Michael Torres/Courtesy Photo
How to contribute information </>Go to http://www.iNaturalist.org • Click log in or sign up • Create account (requires email, username, password) • Click upload button • Either upload photo or click “add” for observation with no photo • Click on projects and type in Southwest Avian Mortality Project To see the data, search for Southwest Avian Mortality Project.

Want to help determine what’s going on with lethargic or dead songbirds in the area?

Here’s your chance.

Martha Desmond, an avian ecologist at New Mexico State University, is leading the research team documenting the migratory bird die-off in New Mexico. She was intrigued to hear about die-offs and “odd behavior” in Colorado, recognizing that this may be a large-scale event.



“What we’re trying to do is get an idea of the scope, so we have a platform where people can contribute what they’ve seen,” she said.

Her study is using an online platform called iNaturalist.org. 




On the site is the Southwest Avian Mortality Project, to which the public can upload photos and observations relating to lethargic, sick, dying and dead birds.

Researchers still do not know the cause of the die-off and lethargic behavior.

“We don’t entirely know yet,” Desmond said. “When that cold weather pushed through last week we saw a huge influx of birds that were in trouble or lethargic, and many of them died.”

But she said she has seen bird mortality in New Mexico since Aug. 20 — well before the cold snap.

The research team has sent carcasses to a lab in Madison, Wisconsin, and to the U.S. Fish and Wildlife Service Forensics Laboratory in Ashland, Oregon. 

Desmond said, “We really have no idea” how long it will take to get results, especially considering the fires burning near the Oregon lab.  

Desmond said the birds could be suffering from a combination of stressors.

“It could be the perfect storm where you have birds that are stressed because of the fires across the west. They may have damage to their lungs from inhaling smoke — the lungs of birds are very sensitive. On top of that, when that weather system came through these birds were already vulnerable, and a large number of them died because of that,” she said.
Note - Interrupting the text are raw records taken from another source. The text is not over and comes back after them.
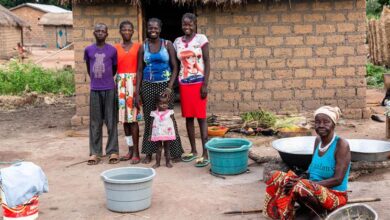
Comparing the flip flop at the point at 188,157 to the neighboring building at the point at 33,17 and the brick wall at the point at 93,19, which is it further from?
the neighboring building at the point at 33,17

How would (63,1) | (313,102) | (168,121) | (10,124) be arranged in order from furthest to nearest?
(10,124), (313,102), (63,1), (168,121)

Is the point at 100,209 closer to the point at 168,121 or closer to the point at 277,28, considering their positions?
the point at 168,121

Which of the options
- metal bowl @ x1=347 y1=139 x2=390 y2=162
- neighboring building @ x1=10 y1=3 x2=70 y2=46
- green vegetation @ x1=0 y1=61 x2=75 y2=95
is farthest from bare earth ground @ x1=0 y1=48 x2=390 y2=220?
neighboring building @ x1=10 y1=3 x2=70 y2=46

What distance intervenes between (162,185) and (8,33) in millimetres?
22046

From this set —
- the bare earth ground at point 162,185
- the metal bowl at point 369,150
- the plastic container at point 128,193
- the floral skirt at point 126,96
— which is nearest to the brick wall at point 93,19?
the bare earth ground at point 162,185

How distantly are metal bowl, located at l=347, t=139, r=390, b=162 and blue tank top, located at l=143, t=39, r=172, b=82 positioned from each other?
216 cm

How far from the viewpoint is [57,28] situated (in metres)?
35.0

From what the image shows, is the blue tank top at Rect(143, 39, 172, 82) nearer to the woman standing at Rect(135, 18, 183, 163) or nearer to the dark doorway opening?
the woman standing at Rect(135, 18, 183, 163)

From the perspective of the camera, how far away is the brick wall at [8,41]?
2458 cm

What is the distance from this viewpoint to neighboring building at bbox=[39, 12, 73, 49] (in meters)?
34.1

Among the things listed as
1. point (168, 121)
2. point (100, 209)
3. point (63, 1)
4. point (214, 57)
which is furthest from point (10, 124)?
point (100, 209)

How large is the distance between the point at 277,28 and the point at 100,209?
479 centimetres

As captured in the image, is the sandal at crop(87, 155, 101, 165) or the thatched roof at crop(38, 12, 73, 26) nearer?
the sandal at crop(87, 155, 101, 165)

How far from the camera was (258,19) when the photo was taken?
8.30 meters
Mary Harris, chair of Roaring Fork Audubon, said the fires could have forced the birds to fly farther than their fat stores could prepare them for.

“Migrating is always perilous, and while migrating at night, they may … not have been able to land in their regular stops because of fires, and had to fly many more miles without fat reserves,” she said in an email.
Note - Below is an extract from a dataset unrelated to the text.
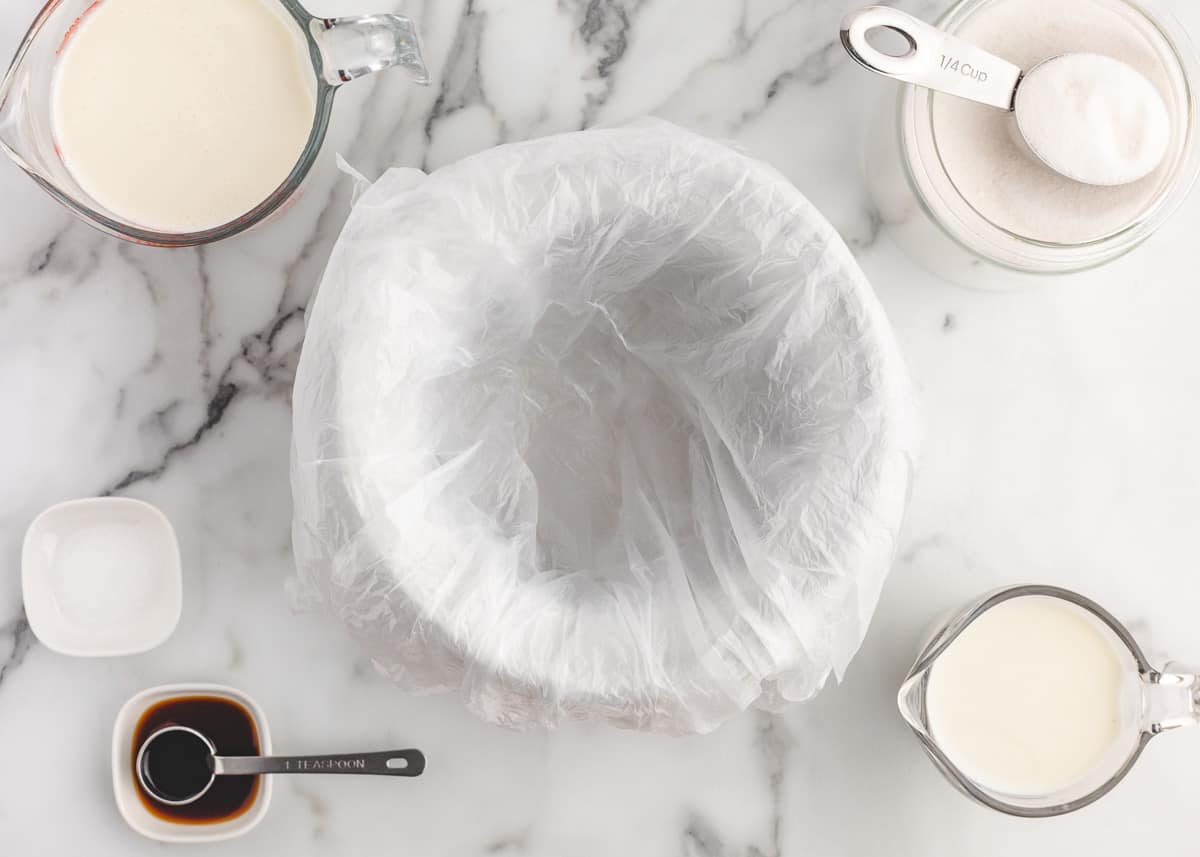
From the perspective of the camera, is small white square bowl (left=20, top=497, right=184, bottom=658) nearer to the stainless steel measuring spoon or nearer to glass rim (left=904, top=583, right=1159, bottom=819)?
the stainless steel measuring spoon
Another factor could be prolonged periods of dry weather.

“There absolutely could be a drought connection,” Desmond said.

Desmond wants to know more about the migrants’ trip to New Mexico.
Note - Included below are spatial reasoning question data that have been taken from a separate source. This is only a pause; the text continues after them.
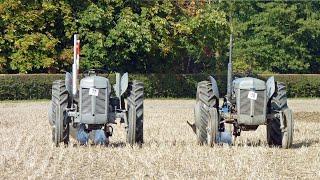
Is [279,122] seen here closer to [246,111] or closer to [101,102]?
[246,111]

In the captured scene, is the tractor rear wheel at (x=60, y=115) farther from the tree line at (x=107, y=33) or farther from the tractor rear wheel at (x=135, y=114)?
the tree line at (x=107, y=33)

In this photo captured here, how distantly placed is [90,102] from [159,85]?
29.4 m

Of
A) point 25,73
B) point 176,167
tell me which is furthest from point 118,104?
point 25,73

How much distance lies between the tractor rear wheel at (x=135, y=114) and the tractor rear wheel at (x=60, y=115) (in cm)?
119

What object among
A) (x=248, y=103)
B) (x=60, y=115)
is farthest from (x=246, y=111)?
(x=60, y=115)

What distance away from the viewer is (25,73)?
40.0 metres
“You can take feather samples and either with stable isotope or genetics figure out exactly where these birds came from, and that is something we’ll be doing,” she said.

Desmond said she wasn’t sure how many species have been found dead in New Mexico, but she thought about 50. As of 5:30 p.m. Thursday, the Southwest Avian Mortality Project had observations on 135 species from all of the mountainous western states, Texas and Mexico. 

It might ring true in the Colorado Rockies that the species with the most observations is Wilson’s warbler, making up 9 percent of the 506 total observations. To put the 46 observations of Wilson’s warbler in perspective, only 14 of the 135 species reported in the project have more than five observations.

In the Colorado Rockies, Wilson’s warblers can be found both as a breeding population and as a migrant from farther north.

“Some of the warblers that we’re seeing aren’t necessarily ones that have been living here and breeding here. At this time of the year they could be migrating through,” said John Emerick, an ecologist living in Redstone.

Desmond said that the amount of mortality she’s seen could affect bird populations in the future.

“If this is caused by things like weather and fire this might be our future, and we might be seeing more of these. So one of the things that’s important is to figure out what are the species that are most likely to be impacted by this,” Desmond said.

For now, however, this is a very unusual event.

“I don’t think anybody remembers seeing anything like this before,” Emerick said.